* TEXTO MOSTRADO:
Opinión
Estar solo
Ya el novelista inglés descubrió la soledad del corredor de fondo. Pero ello se corregía con la contemplación del paisaje y la actividad física. Podíamos observar hace poco tiempo esos buscadores de forma física, incluso en las pobladas calles. Pero llevamos aún poco tiempo para lograr hacernos una idea de lo que suponía permanecer recluido en una celda durante largo tiempo y no hace tantos siglos. Ni siquiera cabe recurrir al feliz título de Gabriel García Márquez, sus «Cien años de soledad» que arrastra generaciones. En pocos días de obligado confinamiento algunos han descubierto la felicidad de la familia y su compañía que, tal vez, olvidaron, aunque para otros también la dureza de una soledad que afecta a quienes van adentrándose hacia la jubilación, antes supuesta alegría. Vivimos tiempos y situaciones extrañas y la soledad sigue siendo un fenómeno anclado en nuestra psicología. Los escritores estamos acostumbrados a una determinada soledad que se entiende como creadora, aunque lo sea tan sólo en contadas ocasiones. Nadie pone en duda que el ser humano nace y muere solo. Tal vez la compañía de la madre, atenta desde los primeros vagidos, atempera la primera fase, pero la segunda ya no tiene remedio y las «Danzas de la Muerte» medievales obligaban a reflexionar que nadie, desde el Rey al Papa, quedaba exento de un trance que supone la desaparición y para otros una nueva vida. En el legendario bíblico, morirse fue el peor castigo que Jehová pudo infligir a la pareja humana. Pero cuanto implica vida en los seres lleva consigo también el germen de la muerte. Y ya no hay mayor soledad individual en nuestra especie, consciente de su desaparición.
Desde las «Soledades» barrocas de Luis de Góngora al libro de Octavio Paz, «El laberinto de la soledad» (1950), escrito en París entre 1948 y 1949, más los que han seguido sus vivencias, porque también hay pueblos y colectividades que se sienten solos, sufren aislamientos e incluso desaparecen, el tema ha sido tratado desde perspectivas diversas y ángulos contrapuestos, más o menos científicamente.

* ACCIONES REQUERIDAS:
• A. Responde a partir del artículo de opinión «Estar solo»:
(i) ¿Qué título de Gabriel García Márquez se menciona?
(ii) ¿Dónde y entre qué años se escribió «El laberinto de la soledad» de Octavio Paz?
(iii) Según el legendario bíblico, ¿cuál fue el peor castigo que Jehová pudo infligir a la pareja humana?
• B. Traduce al inglés esta oración del artículo «Estar solo»: «Nadie pone en duda que el ser humano nace y muere solo.»
• C. Retoma el artículo de opinión sobre la soledad a partir de su última oración y continúa escribiéndolo.

* ENTRADAS DEL CONJUNTO:
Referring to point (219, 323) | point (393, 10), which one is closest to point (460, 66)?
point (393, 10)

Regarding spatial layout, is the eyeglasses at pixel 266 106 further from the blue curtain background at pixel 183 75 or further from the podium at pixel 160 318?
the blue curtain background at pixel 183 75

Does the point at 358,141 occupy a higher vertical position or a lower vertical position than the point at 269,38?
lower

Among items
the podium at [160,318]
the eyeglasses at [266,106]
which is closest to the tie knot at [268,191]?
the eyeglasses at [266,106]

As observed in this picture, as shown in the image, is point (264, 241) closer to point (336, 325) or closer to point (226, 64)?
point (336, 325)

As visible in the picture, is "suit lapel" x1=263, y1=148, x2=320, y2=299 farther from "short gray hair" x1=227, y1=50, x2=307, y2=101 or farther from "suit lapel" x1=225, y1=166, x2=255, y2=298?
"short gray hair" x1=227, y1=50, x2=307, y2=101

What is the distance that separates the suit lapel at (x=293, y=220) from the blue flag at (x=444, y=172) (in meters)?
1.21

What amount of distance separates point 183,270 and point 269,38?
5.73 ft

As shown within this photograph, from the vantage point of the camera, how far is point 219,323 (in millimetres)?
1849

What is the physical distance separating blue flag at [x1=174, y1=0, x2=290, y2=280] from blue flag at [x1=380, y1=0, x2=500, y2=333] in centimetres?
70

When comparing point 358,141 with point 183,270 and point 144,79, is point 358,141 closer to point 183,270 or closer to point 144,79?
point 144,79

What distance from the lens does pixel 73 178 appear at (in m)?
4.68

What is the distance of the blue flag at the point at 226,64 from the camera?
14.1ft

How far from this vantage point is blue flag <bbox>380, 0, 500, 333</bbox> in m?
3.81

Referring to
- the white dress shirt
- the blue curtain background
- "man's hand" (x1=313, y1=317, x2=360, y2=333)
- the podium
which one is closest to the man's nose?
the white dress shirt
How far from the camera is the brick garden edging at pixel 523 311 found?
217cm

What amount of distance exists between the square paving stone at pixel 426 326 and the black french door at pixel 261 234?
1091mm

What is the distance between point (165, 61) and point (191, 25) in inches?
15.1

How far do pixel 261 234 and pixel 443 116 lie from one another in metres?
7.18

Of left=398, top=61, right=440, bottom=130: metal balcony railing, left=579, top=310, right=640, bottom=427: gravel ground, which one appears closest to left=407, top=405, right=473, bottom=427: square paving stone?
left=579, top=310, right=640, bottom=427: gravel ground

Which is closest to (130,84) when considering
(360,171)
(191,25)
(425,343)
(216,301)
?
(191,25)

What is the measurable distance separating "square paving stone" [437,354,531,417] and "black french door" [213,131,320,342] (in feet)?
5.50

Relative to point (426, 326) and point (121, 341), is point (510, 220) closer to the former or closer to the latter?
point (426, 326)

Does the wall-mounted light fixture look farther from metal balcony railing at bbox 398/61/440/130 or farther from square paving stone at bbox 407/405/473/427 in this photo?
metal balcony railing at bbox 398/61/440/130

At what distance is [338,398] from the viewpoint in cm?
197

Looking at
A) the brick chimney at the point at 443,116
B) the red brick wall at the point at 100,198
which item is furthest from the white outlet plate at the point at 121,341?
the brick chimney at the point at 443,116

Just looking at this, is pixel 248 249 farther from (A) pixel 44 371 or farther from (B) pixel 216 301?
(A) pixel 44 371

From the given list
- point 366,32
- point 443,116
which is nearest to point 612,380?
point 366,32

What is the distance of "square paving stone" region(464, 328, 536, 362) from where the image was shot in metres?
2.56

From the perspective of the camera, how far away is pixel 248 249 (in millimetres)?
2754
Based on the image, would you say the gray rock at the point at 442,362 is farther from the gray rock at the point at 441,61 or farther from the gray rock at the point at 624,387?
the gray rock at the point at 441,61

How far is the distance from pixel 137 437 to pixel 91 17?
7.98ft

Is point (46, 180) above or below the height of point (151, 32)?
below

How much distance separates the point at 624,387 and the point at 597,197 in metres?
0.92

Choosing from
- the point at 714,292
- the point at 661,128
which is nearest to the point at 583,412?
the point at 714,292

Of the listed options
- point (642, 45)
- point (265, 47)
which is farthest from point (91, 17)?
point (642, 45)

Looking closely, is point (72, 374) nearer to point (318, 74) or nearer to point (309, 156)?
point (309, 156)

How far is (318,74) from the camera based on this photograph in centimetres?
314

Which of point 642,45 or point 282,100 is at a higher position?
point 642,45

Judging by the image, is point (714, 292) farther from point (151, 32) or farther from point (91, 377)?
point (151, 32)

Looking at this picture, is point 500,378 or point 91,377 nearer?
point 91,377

* RESPUESTAS POR TAREA:
• A.
(i) «Cien años de soledad».
(ii) En París, entre 1948 y 1949.
(iii) Morirse.

• B. No one doubts that human beings are born and die alone.

• C.
Cuando la soledad es forzosa se pierde cualquier esperanza creadora y nos encierra aún más en nosotros mismos con un riesgo de dolor espiritual que la dispersión laboral diaria relativiza. Unos pocos días de forzado aislamiento permiten limpiar la casa, los armarios o ver mucha televisión, anclarse en el móvil y suspirar por los seres queridos ausentes por imperiosa obligación legislativa o destinados a trabajos necesarios para la supervivencia social. Las calles desoladas de pueblos y ciudades han sido equiparadas, con una guerra. Angela Merkel, estos días en observación como nuestra Carmen Calvo y tantos otros, comparó estos vacíos –que dudo que lleguen a cambiar el mundo, a menos de que lo hicieran las mujeres y los hombres con mayor rigor íntimo– con el fin de la II Guerra Mundial. Pero fue otra cosa y la devastación que trajo consigo, salvo para los derrotados, no implicaba un cambio de mentalidad, ni siquiera supuso el cambio de ideas políticas que reverdecen en nuestros días. Los cambios de mentalidad son lentos y suponen sustituciones –productoras de nuevos entusiasmos– capaces de neutralizar anteriores ideales. De este modo las mentalidades avanzan a saltos y evitan ese discurrir lento del agua como en algunos ríos.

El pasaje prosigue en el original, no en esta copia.